Sgt. Steve Whitaker said his team starts the inspections in January and completes nearly 18,000 of them before the September 30 deadline.
There are three outcomes for inspected buses. First, they can be given the all clear with an approval sticker placed on the inside of the windshield that will last for one year. Buses with minor issues like marker lights or repairs that won't affect the overall safety are given a "rejected" status, which means the bus needs to be fixed within 30 days. Rejected buses are often fixed on the spot while officers are inspecting.
"The third is an out of service bus,” said Whitaker. “That means some major violations going on with that bus and they can't transport children, or anyone on that bus until those are repaired and then we re-inspect all of those buses.”

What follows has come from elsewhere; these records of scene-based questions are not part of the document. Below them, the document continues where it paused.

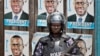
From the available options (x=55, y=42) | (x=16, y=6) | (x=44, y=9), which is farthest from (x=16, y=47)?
(x=55, y=42)

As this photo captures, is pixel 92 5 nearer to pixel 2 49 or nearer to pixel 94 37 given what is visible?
pixel 94 37

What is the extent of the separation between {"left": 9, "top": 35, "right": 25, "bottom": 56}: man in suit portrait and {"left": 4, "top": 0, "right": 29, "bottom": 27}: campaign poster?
240 millimetres

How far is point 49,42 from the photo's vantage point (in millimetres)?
5629

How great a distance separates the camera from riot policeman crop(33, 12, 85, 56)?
5.56 metres

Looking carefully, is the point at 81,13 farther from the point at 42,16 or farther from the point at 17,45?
the point at 17,45

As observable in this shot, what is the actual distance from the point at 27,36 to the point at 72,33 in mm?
753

Noblesville Schools have about 106 buses that were being inspected Wednesday and Thursday. Buses were put on a lift inside the maintenance garage to get a closer look at the breaks, the integrity of the floor boards, the sway bar and the tire treads.
Indiana State Police inspect special service buses as well as private school buses. If buses are older than 12 years, they are inspected twice a year. The same team of officers inspects buses that are in accidents. Whitaker said many of those crashes are drivers who aren't paying attention and rear end school buses.
Officers will also do "spot inspections" to make sure no buses that were declared out of service end up transporting passengers. A violation of the state statute for school bus safety is a class C misdemeanor.